Sergio Perez may not have been the most popular person in Monaco two weekends ago, but has found an unexpected ally in the form of McLaren sporting director Sam Michael.
The Mexican, having already raised the hackles of new team-mate Jenson Button in Bahrain, got under the skin of two further world champions – Fernando Alonso and Kimi Raikkonen – with forceful attempts to pass them at the chicane in Monaco. Although Alonso's decision to avoid a collision with the McLaren resulted in him having to give up a place for cutting the chicane, Raikkonen proved to be a more feisty opponent and, after both had been forced to cut the corner after Perez's first effort, came to blows second time around.
Raikkonen was forced to pit with a punctured rear tyre, eventually finishing tenth, while Perez retired with brake problems as a result of being sandwiched between the Lotus and the barrier, but it was the Finn's post-race reaction – in which he suggested punching Perez in the face would be better than trying to talk to him – that best summed up the mood.

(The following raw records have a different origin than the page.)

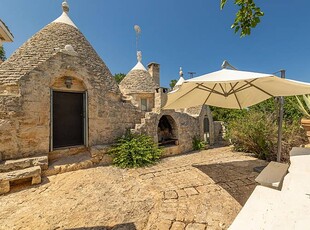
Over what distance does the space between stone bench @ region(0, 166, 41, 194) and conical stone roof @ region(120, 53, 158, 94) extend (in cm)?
887

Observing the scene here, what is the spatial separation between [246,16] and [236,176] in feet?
13.7

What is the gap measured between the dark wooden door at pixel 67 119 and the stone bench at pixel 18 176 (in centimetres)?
165

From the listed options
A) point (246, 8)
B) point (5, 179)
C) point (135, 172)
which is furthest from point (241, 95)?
point (5, 179)

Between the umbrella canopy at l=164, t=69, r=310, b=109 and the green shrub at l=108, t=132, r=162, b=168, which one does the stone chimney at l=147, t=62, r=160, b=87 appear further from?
the umbrella canopy at l=164, t=69, r=310, b=109

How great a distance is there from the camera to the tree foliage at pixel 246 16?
2.09 meters

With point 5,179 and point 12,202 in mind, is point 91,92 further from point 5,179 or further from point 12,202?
point 12,202

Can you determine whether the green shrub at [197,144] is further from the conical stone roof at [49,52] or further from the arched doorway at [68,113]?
the arched doorway at [68,113]

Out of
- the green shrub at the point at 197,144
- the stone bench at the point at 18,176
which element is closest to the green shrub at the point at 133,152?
the stone bench at the point at 18,176

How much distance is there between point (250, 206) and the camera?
1173 millimetres

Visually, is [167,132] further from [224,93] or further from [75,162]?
[75,162]

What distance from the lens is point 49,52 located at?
6.39m

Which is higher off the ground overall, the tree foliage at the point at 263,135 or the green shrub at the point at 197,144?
the tree foliage at the point at 263,135

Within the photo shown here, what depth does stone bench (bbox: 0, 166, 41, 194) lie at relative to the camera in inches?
150

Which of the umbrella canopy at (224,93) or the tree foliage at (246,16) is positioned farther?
the umbrella canopy at (224,93)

Michael, however, has moved to defend his driver, insisting that Perez is only doing what his accusers have done in the past – and doing what he should be doing as a 'racing driver'.
"It's an interesting question but, ultimately, he's a racing driver and he's just racing,” the Australian told journalists during a media phone-in, "All of the moves that he did are all moves that have been done by all of those drivers at various points in their career - some recently and some long ago. The overtaking opportunities that are available at the chicane in Monaco are the ones that have been used for a long time before 'Checo' was even born.

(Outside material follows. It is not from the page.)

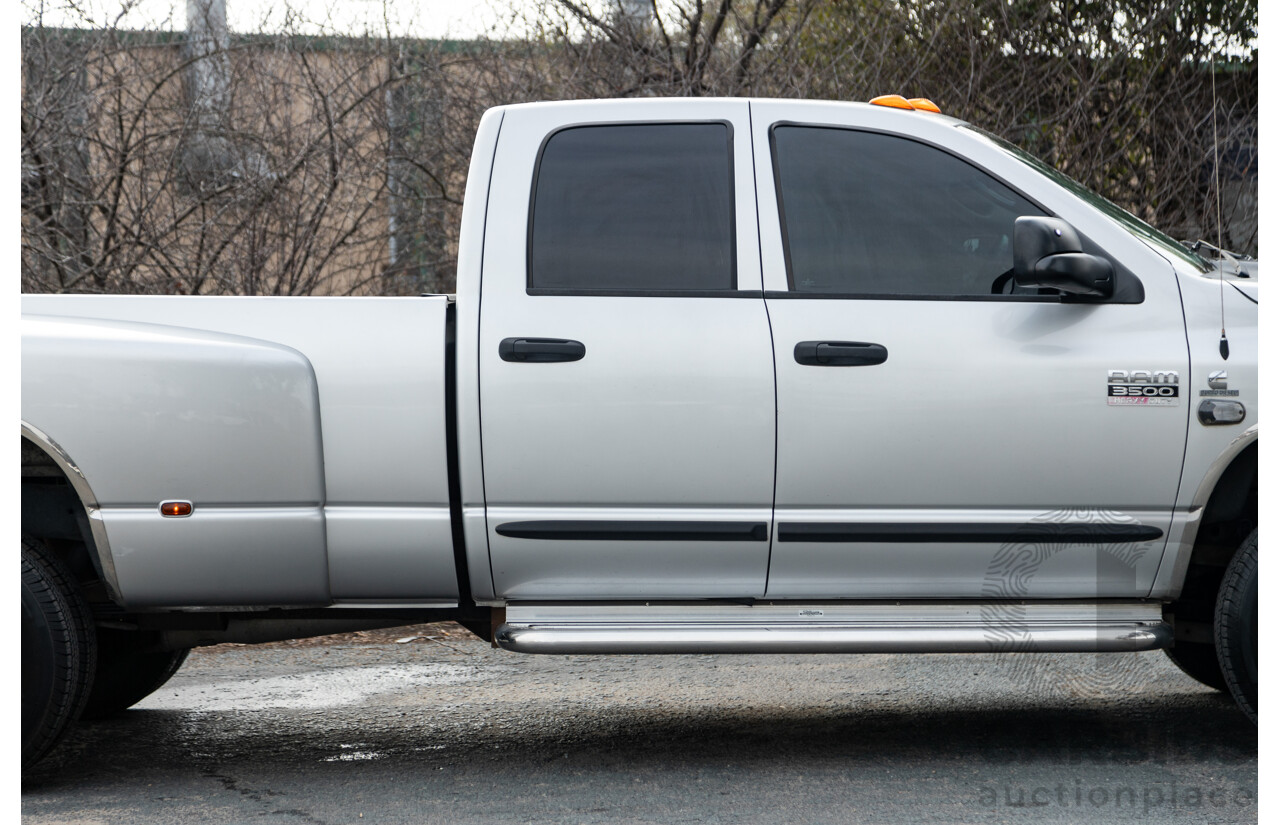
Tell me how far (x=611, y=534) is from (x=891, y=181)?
1.45 metres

"Ultimately he's racing for his position. He's establishing himself and the racing that's he's doing all those other drivers have done themselves. That's F1 - it was obviously hard racing, but that's what F1's meant to be able."
With the Canadian Grand Prix next up, at a venue where Perez took one of his three podiums in 2012 but which could also prompt more antagonism as the Mexican looks to use the limited overtaking points, Michael insists that the team will continue to back its man.
“He's a talented driver and, the way that he's racing at the moment, McLaren support what he's doing,” he claimed, “We're full behind Checo as long as he keeps developing.
“He definitely went through a transition in the last two or three races - he's really been able to mix it on pace with his team-mate and that's good. Technically, he knows what he wants from the car and is quite explicit about that with all the engineers. He's good for the level of experience he's got.”